▸ Texto selecionado:
====

Por: Guilherme Anjos
Na última segunda-feira (03), data marcada pelo Dia Mundial da Liberdade de Imprensa, a Universidade Católica de Pernambuco (UNICAP) deu início às atividades da Cátedra Luiz Beltrão de Comunicação — uma homenagem ao ilustre comunicador que há 60 anos fundou o curso de Jornalismo da UNICAP.
“A Cátedra é um espaço de fomento à cultura da pesquisa científica, da produção e difusão de conhecimento, nesse caso em particular, da área da Comunicação“, afirma Juliano Domingues, jornalista, doutor em ciências políticas e coordenador da Cátedra Luiz Beltrão. A iniciativa é mais um dos diversos projetos da Escola de Comunicação da UNICAP que segue o legado de Luiz Beltrão, criando um ambiente que promove a construção do conhecimento entre estudantes de graduação e profissionais da área. “Um ponto de encontro, de reflexão compartilhada sobre a prática comunicacional, por meio de eventos científicos, como mesas-redondas, seminários e colóquios“, completou.

====

▸ Tarefas obrigatórias:
A - Segundo o texto sobre a Cátedra Luiz Beltrão, quem é o coordenador da Cátedra?
B - Prossiga o texto sobre a Cátedra Luiz Beltrão a partir da última frase apresentada.
O material é independente do texto sobre a Cátedra Luiz Beltrão.

====

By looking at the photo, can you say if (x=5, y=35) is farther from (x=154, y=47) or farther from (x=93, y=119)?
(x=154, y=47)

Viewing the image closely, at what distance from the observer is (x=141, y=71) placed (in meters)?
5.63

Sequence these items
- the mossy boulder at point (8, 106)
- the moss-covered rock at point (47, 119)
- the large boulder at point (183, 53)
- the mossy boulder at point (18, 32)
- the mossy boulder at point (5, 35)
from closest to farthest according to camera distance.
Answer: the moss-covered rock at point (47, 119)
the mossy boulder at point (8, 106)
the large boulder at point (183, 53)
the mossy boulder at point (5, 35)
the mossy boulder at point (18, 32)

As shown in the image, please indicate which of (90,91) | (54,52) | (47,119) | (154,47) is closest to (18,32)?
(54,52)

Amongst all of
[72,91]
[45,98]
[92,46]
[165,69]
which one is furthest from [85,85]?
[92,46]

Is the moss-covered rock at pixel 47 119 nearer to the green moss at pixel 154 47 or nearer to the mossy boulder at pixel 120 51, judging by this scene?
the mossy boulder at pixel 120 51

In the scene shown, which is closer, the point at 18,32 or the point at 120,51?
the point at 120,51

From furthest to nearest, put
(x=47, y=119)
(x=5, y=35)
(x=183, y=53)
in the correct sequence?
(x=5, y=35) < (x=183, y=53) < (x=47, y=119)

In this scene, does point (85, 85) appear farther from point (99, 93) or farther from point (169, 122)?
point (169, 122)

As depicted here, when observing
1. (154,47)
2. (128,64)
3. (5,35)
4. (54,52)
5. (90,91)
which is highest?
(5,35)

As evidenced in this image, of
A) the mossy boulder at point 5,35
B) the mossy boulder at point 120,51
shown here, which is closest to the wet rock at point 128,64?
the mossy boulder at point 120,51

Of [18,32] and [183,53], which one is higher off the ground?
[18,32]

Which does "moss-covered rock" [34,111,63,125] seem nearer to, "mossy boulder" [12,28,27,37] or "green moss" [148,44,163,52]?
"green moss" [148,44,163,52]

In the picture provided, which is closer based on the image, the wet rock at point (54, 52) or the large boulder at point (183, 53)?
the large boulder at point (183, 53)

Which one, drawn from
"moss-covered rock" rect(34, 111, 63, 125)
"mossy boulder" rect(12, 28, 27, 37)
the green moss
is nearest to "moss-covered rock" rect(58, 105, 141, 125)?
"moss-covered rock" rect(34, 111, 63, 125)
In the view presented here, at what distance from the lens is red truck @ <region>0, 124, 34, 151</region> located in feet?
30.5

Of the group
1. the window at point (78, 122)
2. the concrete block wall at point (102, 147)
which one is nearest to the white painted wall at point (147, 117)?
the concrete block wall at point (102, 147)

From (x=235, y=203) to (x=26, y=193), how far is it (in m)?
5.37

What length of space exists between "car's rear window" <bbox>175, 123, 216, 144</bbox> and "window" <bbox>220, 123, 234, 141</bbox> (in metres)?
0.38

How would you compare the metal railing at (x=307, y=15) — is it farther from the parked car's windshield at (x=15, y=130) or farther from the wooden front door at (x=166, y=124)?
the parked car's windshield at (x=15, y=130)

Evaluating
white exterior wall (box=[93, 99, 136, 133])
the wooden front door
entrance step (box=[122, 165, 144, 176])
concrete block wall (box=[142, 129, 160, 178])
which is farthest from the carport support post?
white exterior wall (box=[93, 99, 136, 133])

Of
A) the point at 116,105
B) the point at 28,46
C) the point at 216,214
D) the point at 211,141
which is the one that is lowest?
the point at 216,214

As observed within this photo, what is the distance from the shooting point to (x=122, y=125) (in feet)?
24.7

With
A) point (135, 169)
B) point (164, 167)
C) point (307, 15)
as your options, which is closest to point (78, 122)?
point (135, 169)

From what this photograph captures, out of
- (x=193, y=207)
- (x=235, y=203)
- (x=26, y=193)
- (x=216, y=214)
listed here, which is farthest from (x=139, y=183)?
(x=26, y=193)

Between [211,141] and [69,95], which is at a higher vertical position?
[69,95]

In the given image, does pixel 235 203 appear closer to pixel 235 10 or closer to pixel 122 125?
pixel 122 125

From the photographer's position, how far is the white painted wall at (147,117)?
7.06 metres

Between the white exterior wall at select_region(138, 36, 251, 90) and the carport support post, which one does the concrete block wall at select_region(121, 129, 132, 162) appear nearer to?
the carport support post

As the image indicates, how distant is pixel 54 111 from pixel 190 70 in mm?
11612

====

▸ Respostas escritas:
A - Juliano Domingues, jornalista e doutor em ciências políticas.

B -
A ideia de uma Cátedra voltada para pesquisa no campo da comunicação não é novidade dentro da Universidade, e sim o resultado natural da tradição de inovação em estudos em Comunicação estabelecida por Beltrão, e mantida pela UNICAP e pelo curso de Jornalismo. Os trabalhos realizados pelo Mestrado em Indústrias Criativas, assim como a própria Escola de Comunicação, inaugurada neste ano, também são outros frutos desse caminho.
“A ideia estava no Plano de Desenvolvimento Institucional (PDI) da UNICAP como uma das metas a ser realizada até 2022 e, agora, se torna realidade, como fruto de um processo gradual de consolidação da pesquisa na nossa Universidade“, contou Domingues.
Para celebrar o início das atividades da Cátedra, a UNICAP, juntamente à Escola de Comunicação e ao Curso de Jornalismo, proporcionou um evento on-line no canal do Youtube da Universidade. A cerimônia, que durou aproximadamente duas horas, contou também com uma apresentação cultural e uma conversa sobre a vida e a obra de Luiz Beltrão.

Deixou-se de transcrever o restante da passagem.